During the crusades of the middle ages, the Knights Templar of the Roman Catholic church, a religious order that was heavily armed and dedicated to holy war, held valuables and goods in trust. This led to the creation of a modern system of credit accounts that is still prevalent today. Public trust has waxed and waned in credit money institutions over the years, depending on economic, political, and social factors.

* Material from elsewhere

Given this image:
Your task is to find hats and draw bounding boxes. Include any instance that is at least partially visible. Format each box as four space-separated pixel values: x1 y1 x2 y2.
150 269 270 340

Credit Money and Debt Markets

As noted above, specific types of credit money include bonds. These are a major segment of the financial markets. For example, the market for U.S. government debt (Treasury bonds or T-bonds and Treasury notes or T-notes) ticked in at $14 trillion in January 2018. In 2018, the size of the global debt markets (more than $100 trillion) was nearly twice the size of the equity markets (close to $64 trillion). Together they form the global capital markets. The U.S. capital markets are the largest worldwide, with the U.S. equities market being 2.4x and the U.S. bond markets being 1.6x the size of the runner-up, the European Union. U.S. capital markets account for 65% of total funding for economic activity and drive domestic growth.

Bonds allow governments (at the national, state, and local level), corporations, and nonprofits like colleges and universities, to access funds for a variety of growth projects, including funding roads, new buildings, dams or other infrastructure. Corporations will often borrow specifically to grow their business, buy property and equipment, acquire other companies, or invest in research and development for new products and services.

Outside of banks, bonds allow individual investors to assume the role of lender in these situations. Public debt markets can open up a particular loan to thousands of investors to each provide a portion of the capital needed. These public markets allow lenders to sell their bonds to other investors or to buy bonds from other individuals – long after the original issuing organization raised capital.